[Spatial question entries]
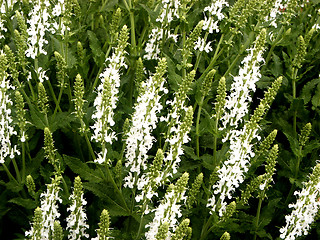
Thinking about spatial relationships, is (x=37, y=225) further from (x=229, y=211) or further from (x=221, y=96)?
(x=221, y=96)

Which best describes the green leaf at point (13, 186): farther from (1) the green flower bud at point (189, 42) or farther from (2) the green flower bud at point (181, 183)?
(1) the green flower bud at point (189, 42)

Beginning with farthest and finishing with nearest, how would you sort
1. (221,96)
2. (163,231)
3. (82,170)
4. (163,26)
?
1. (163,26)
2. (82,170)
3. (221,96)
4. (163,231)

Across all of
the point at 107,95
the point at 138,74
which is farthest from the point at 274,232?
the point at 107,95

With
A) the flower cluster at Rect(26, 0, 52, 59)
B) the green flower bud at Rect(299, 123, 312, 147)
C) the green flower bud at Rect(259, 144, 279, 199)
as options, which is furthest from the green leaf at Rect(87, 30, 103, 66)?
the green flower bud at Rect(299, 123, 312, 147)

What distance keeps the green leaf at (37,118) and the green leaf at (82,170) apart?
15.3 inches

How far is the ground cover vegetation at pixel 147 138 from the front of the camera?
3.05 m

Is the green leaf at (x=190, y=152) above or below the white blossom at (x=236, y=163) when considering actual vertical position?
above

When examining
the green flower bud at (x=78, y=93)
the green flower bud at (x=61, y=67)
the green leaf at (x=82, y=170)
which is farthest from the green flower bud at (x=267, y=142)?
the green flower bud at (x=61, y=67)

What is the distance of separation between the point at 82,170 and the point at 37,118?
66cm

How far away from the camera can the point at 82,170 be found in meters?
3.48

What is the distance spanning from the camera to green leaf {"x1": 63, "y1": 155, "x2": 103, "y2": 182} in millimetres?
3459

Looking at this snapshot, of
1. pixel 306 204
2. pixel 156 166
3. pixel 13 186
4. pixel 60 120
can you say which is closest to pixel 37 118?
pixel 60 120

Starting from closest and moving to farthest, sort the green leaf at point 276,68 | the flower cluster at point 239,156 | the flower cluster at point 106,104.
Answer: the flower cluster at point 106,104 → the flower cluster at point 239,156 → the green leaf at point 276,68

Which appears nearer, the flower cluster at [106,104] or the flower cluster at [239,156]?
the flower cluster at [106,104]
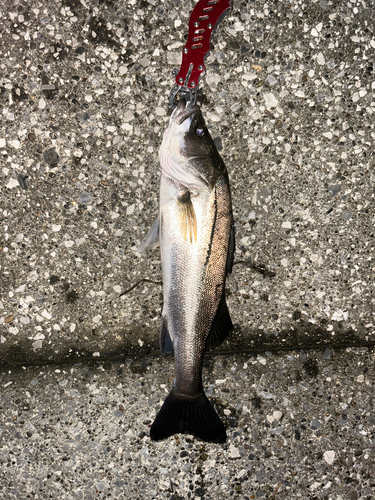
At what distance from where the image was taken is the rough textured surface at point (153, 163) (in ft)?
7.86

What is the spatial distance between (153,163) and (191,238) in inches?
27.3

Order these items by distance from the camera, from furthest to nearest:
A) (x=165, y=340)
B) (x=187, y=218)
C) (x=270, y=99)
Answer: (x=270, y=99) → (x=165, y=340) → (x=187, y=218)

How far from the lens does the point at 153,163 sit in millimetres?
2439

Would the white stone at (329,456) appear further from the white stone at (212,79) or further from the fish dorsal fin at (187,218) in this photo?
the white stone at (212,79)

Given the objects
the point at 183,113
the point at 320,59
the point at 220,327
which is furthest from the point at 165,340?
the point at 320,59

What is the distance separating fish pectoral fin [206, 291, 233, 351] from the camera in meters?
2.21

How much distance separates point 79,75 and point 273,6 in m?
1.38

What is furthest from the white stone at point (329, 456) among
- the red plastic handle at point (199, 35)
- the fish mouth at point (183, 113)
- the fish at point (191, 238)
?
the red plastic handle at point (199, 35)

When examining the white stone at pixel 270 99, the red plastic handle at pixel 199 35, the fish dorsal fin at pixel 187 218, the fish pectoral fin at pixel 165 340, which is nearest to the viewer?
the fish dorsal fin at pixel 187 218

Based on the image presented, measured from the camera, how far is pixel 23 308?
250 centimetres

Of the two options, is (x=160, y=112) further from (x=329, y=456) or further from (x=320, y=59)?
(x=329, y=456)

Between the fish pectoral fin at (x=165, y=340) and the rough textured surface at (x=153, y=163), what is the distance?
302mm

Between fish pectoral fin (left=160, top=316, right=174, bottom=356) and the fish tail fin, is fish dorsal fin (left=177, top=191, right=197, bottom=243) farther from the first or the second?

To be done => Rename "pectoral fin" to "side fin" throughout the stretch from the line containing "Of the two options, is" through the end of the rows. Reproduce that stretch alone, with everything else unchanged.

Written answer =>
Of the two options, is (x=160, y=112) further from (x=329, y=456) or further from (x=320, y=59)?
(x=329, y=456)

Between the fish side fin at (x=165, y=340) and the rough textured surface at (x=153, y=163), what is the distance?
302mm

Between fish side fin (left=160, top=316, right=174, bottom=356) and the fish tail fin, is fish dorsal fin (left=177, top=191, right=197, bottom=243) farther from the first or the second?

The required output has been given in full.